Convert the items from the line containing "When comparing point (322, 125)" through the end of the items, inclusive, into a Markdown table with the columns "No." and "Text": one numbered row per line, with blank lines and pictures omitted.

__Stored items__:

>> BEGIN

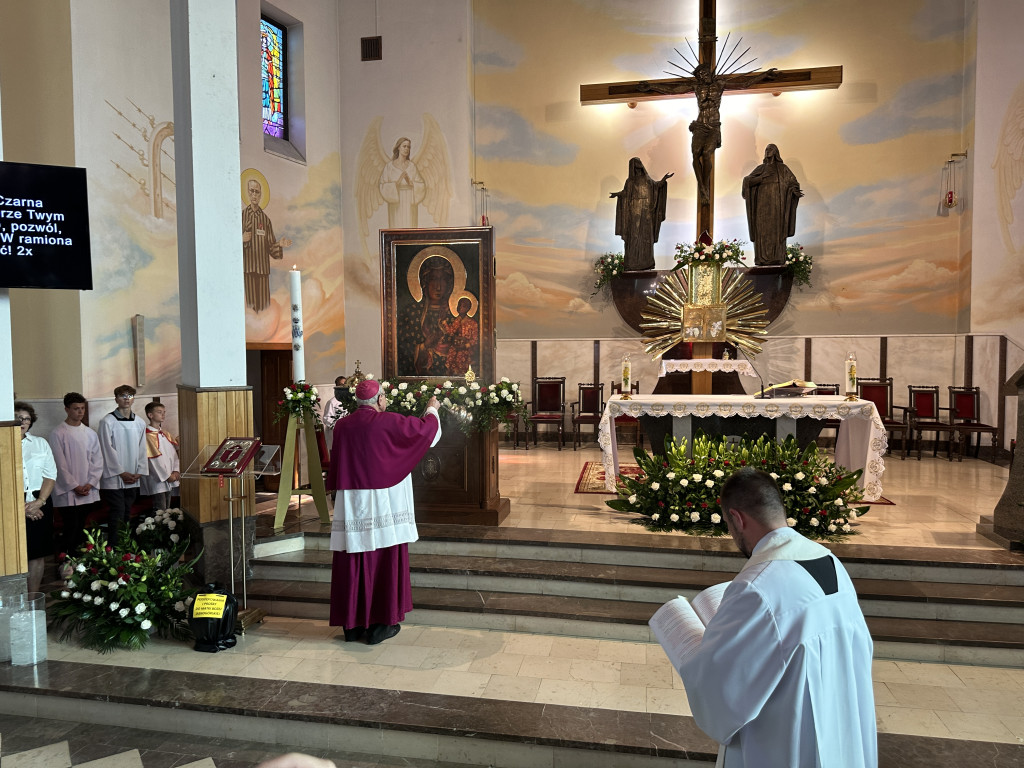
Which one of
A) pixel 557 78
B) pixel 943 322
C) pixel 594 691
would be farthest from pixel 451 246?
pixel 943 322

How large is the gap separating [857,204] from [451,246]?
8.85 m

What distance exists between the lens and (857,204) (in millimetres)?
12719

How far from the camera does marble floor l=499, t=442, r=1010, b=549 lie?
6699 millimetres

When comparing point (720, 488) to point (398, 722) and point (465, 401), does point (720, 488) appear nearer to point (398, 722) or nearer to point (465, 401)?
point (465, 401)

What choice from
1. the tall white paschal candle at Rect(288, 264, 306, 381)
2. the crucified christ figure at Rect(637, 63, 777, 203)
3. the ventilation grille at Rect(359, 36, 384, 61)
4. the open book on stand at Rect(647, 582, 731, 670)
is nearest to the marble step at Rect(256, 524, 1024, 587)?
the tall white paschal candle at Rect(288, 264, 306, 381)

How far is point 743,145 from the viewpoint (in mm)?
13227

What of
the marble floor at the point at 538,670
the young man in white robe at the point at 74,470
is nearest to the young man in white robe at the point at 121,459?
the young man in white robe at the point at 74,470

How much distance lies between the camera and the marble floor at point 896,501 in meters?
6.70

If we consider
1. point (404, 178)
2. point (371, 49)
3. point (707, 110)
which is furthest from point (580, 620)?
point (371, 49)

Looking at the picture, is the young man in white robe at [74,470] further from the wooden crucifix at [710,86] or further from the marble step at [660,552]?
the wooden crucifix at [710,86]

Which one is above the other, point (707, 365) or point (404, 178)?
point (404, 178)

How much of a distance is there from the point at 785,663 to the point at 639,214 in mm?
11547

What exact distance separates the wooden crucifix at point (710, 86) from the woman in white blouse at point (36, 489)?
31.8 ft

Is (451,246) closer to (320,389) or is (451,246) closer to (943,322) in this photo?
(320,389)
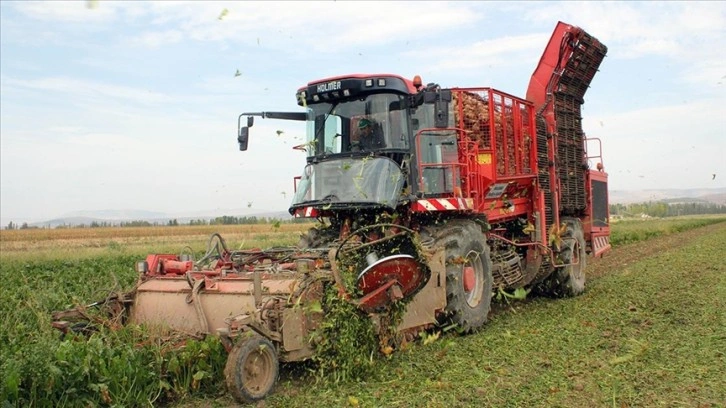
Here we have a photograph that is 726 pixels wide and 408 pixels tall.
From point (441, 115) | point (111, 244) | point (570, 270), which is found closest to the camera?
point (441, 115)

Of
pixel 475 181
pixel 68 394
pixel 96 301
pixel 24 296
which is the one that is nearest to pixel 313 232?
pixel 475 181

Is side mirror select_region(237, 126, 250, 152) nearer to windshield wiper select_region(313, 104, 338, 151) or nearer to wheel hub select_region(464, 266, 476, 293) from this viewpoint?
windshield wiper select_region(313, 104, 338, 151)

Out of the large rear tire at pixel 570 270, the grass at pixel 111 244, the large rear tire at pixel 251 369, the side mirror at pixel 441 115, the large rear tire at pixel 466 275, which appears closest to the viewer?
the large rear tire at pixel 251 369

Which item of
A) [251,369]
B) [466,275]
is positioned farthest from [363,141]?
[251,369]

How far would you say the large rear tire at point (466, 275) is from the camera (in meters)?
7.54

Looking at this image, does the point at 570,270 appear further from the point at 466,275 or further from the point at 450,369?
the point at 450,369

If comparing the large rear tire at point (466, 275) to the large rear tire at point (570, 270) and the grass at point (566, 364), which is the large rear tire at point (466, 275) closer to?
the grass at point (566, 364)

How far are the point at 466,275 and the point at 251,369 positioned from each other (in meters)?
3.38

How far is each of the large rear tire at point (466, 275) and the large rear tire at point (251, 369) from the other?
2655 millimetres

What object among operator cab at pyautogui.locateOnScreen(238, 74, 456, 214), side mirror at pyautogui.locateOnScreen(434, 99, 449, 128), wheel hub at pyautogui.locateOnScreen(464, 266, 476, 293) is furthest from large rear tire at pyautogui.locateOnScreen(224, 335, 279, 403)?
wheel hub at pyautogui.locateOnScreen(464, 266, 476, 293)

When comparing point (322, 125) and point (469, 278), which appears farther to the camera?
point (322, 125)

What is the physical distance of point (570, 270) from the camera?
1107 cm

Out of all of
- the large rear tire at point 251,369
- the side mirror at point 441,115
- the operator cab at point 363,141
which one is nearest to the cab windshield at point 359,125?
the operator cab at point 363,141

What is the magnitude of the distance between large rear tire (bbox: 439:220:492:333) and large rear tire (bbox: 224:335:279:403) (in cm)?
265
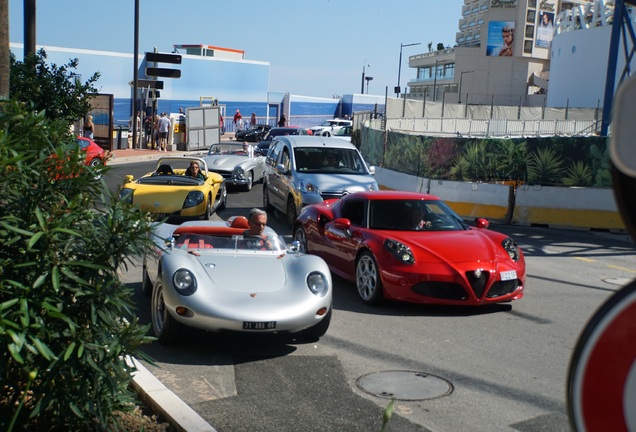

>> END

__Written answer__:
| No. | Text |
|---|---|
| 1 | When comparing point (322, 125) and point (469, 278), which appears farther to the camera? |
| 2 | point (322, 125) |
| 3 | What is the physical distance of point (570, 270) from the camera? |
| 4 | 1107 cm |
| 5 | Out of all of |
| 6 | - the large rear tire at point 251,369 |
| 7 | - the side mirror at point 441,115 |
| 8 | - the operator cab at point 363,141 |
| 9 | which one is nearest to the cab windshield at point 359,125? |
| 10 | the operator cab at point 363,141 |
| 11 | What is the magnitude of the distance between large rear tire (bbox: 439:220:492:333) and large rear tire (bbox: 224:335:279:403) (in cm)? |
| 12 | 265 |